The millennia that have passed since then have seen a wealth of mythology and legends, rising kingdoms and crumbling empires, civil wars and interstellar conflict. This is a culture that has weathered the weight of history; now, it faces an uncertain future.
The Baronies’ unbroken history is a rarity among galactic states. However, unlike the people of the the Aun Ecumene, who regard Cradle as their long lost homeworld, most Karrakins do not hold Cradle in that same regard. Instead, Karrakis, the Baronies’ first world, occupies that venerated position in their cultural mythology. Cradle is simply recognized as the origin of the species, not a homeland to be reclaimed or longed for. Other than scholars, diplomats, and a few curious travelers, few Karrakins have an interest in Earth – let alone a desire to visit it.
The leaders of the Baronies do not seek to rule Union directly – though they do maintain a representative presence on the Central Committee – instead, they vie for control over Karrakis itself, and seek new worlds to add glory to her name.

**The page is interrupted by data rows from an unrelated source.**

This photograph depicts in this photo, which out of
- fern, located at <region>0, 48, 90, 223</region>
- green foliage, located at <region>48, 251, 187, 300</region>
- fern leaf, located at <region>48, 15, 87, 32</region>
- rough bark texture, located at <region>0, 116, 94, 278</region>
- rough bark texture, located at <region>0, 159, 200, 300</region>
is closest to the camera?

To sit steward upon the Annorum Dais on Karrakis is to mark yourself as the figurative lord of humanity – a chain unbroken since humans first stepped out from Olduvai.
Though the goal of the barons will always be control of the Annorum Dais, theirs is not an entirely insular culture. The houses of the Baronies pursue interstellar objectives and mount colonial expeditions, raise house companies, and participate in Union politics for varying reasons – some for gold, some for glory, some for adventure, and some who see interstellar ventures as a unique angle back into Karrakin politics.
History, In Brief
The history of the Karrakin people stretches from before the Fall to the present day, developing in parallel to and divergent from Union for thousands of years under the assumption that Karrakis alone had survived the Fall. Recontact occurred under Union’s First Committee, but if it had not been for the Deimos Event and Union’s meteoric technological ascendancy, Karrakis would have been the seat of humanity’s power. Unencumbered by the trauma of the Fall, the colony on Karrakis flourished, and for thousands of years its people enjoyed a linear development. By the time of first contact with Union, the Karrakins had made landfall on nearby worlds. By the time of the Deimos Event, they had developed mass industries and megastructural engineering, and their people had spread out over numerous terrestrial worlds and moons.
There was friction under the Second Committee. Fearing significant resistance to integration from the Karrakins – which, indeed, took place – the Second Committee sent a fleet before its diplomats. The war between the Karrakin peoples and Union was short: bolstered by technological advancements guaranteed via the Deimos event, the Union Navy smashed aside their Karrakin opponents and secured a surrender.
Their fleet eliminated, facing Union’s singular control over paracausal entities and technology, and burdened with a baroque monarchy hamstrung by conventional interstellar communications and transportation, the Karrakins took the unprecedented step of ceding galactic sovereignty to Union.
In exchange, Karrakis became the raw heart of Union’s industrial base, providing the unquestioned galactic hegemon with the vast boon of resources and extraction techniques that ensured Cradle and her colonies – by extension, the rest of the Core worlds in the galaxy – never wanted for any material good. The fractured and internecine nobility, suddenly united by the blink and the omninet, chose not to demand rule over the galaxy, but to fund the people who did. In time, their economic sway became inextricable from Union’s galactic dominion. It is a grim truth of Union – and an uncomfortable source of tension among the center and left-of-center party coalitions that sit the Central Committee – that without Karrakis, Union as we know it today would not exist.
Now, however, all signs point towards the balance of power shifting away from this arrangement. The rich vein that was the Baronic Concern – the core worlds of the Baronies and their rulers, the major houses – is running dry. The worlds of the Concern choke under the demands of populations in the billions and tens of billions, and the resources that the barons were once so readily able to provide to Union’s Core worlds are eaten up first by their own. A crown that thought itself inured to political upheaval – with its millennia of rising and crumbling empires, of states born from and returned to the ashes – is now struck to the core by a rising tide of republicanism. Familiar to the rest of the galaxy, but anathema to the most conservative Baronic factions, the demands of Baronic citoyens to be recognized not as noble or ignoble but equal and deserving of the right to self-rule is spreading among all classes.
Burdened by a hungry and increasingly restless population, the Baronies’ ruling classes have turned towards a fertile clutch of unusually resource-rich worlds: the Dawnline Shore, the Baronic Interest, where they meet not only long-settled indigenous populations seeded under the First Committee, but a swaggering Harrison Armory, hungry to expand its territory.